Wściekła z niezrozumienia,
zaciskałam wargi by nie kląć Twego majestatu.
Dlaczego pozwoliłeś na krzywdę na mnie?
Za dużo wiedziałam,
zbyt wcześnie…
Odarta ze złudzeń,
patrzyłam tępo w Twe oczy.
Co się z nami stało?
Gdy wreszcie przestałam, a Ty dalej milczałeś,
zrozumiałam, że mi go nie wrócisz.
Mimo to, spędzałam dnie,
błagając Cię o niewybłagane.
I było mnie coraz mniej i mniej…
Zapadając się w rozpaczy traciłam ciało,
przytomność myśli i pojmowania.
Zaczęłam znikać.
Szybko, konsekwentnie, ze zgryzoty.
Wtedy dopiero odezwałeś się do mnie.
Mówiłeś spokojnie lecz stanowczo. Cicho.
Więc wstałam siłą Twoją i zaczęłam błagać Cię nie o niego, lecz o siebie.
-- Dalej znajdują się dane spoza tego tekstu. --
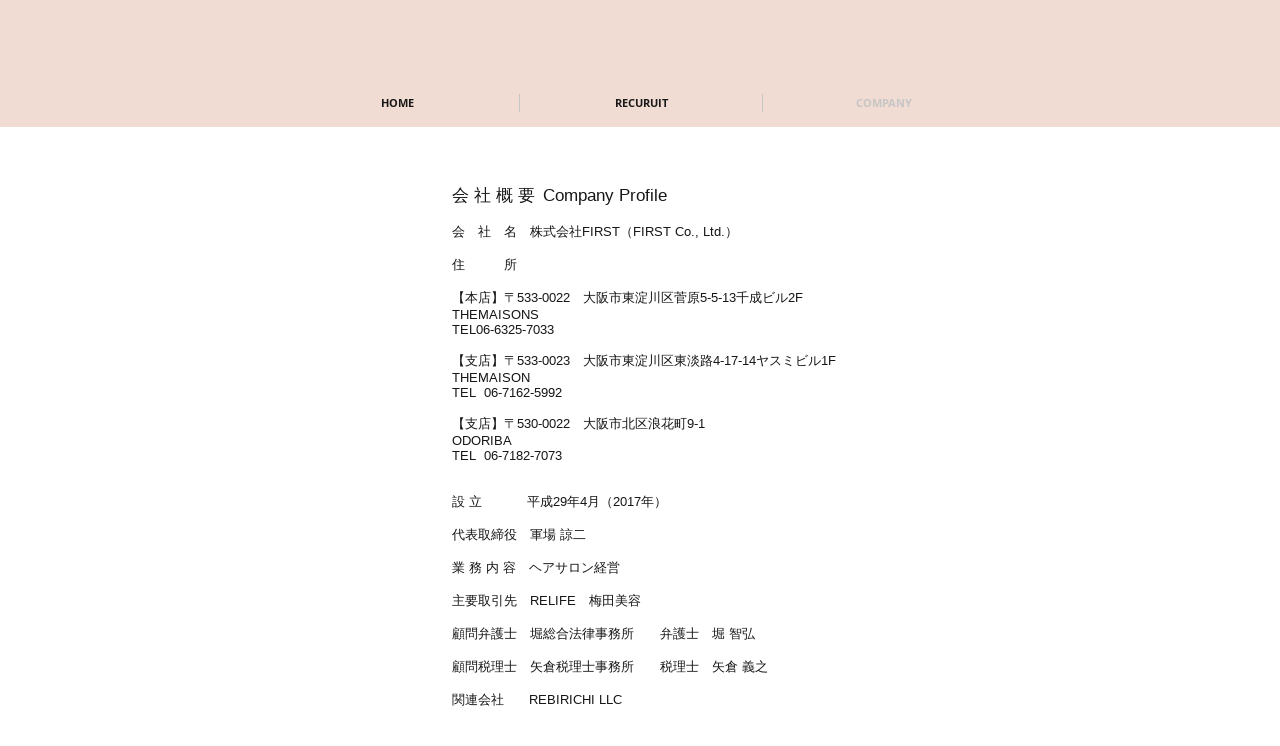

--- FILE ---
content_type: text/html; charset=utf-8
request_url: https://www.google.com/recaptcha/api2/aframe
body_size: 265
content:
<!DOCTYPE HTML><html><head><meta http-equiv="content-type" content="text/html; charset=UTF-8"></head><body><script nonce="rxBFP5O2oHQMQgty3otsAQ">/** Anti-fraud and anti-abuse applications only. See google.com/recaptcha */ try{var clients={'sodar':'https://pagead2.googlesyndication.com/pagead/sodar?'};window.addEventListener("message",function(a){try{if(a.source===window.parent){var b=JSON.parse(a.data);var c=clients[b['id']];if(c){var d=document.createElement('img');d.src=c+b['params']+'&rc='+(localStorage.getItem("rc::a")?sessionStorage.getItem("rc::b"):"");window.document.body.appendChild(d);sessionStorage.setItem("rc::e",parseInt(sessionStorage.getItem("rc::e")||0)+1);localStorage.setItem("rc::h",'1769903957875');}}}catch(b){}});window.parent.postMessage("_grecaptcha_ready", "*");}catch(b){}</script></body></html>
Daj Boże zdrowie tej kobiecie, która buduje dom na zgliszczach mojego.
I siłę temu mężczyźnie, który o mnie zapomniał.
Wyzwól mnie z nienawiści, oddal rozpacz.
I nie bój się o mnie.
Choć ja wciąż się boję,
samotnych nocy, cichych dni, pustych półek w szafie.
Ty, która zabrałaś moje wszystko, bądź błogosławiona.
Śpij koło tego, którego ukochałam.
I niech on śpi koło swej ukochanej, ja już nią nie jestem.
Chodźcie na długie spacery, kochajcie się czule, a o mnie zapomnijcie.
Nie wrócę w złych snach.
Boże mój, naucz mnie kochać siebie, bym ze sobą była zawsze.
A potem naucz mnie kochać człowieka, bym mogła z nim kiedyś być.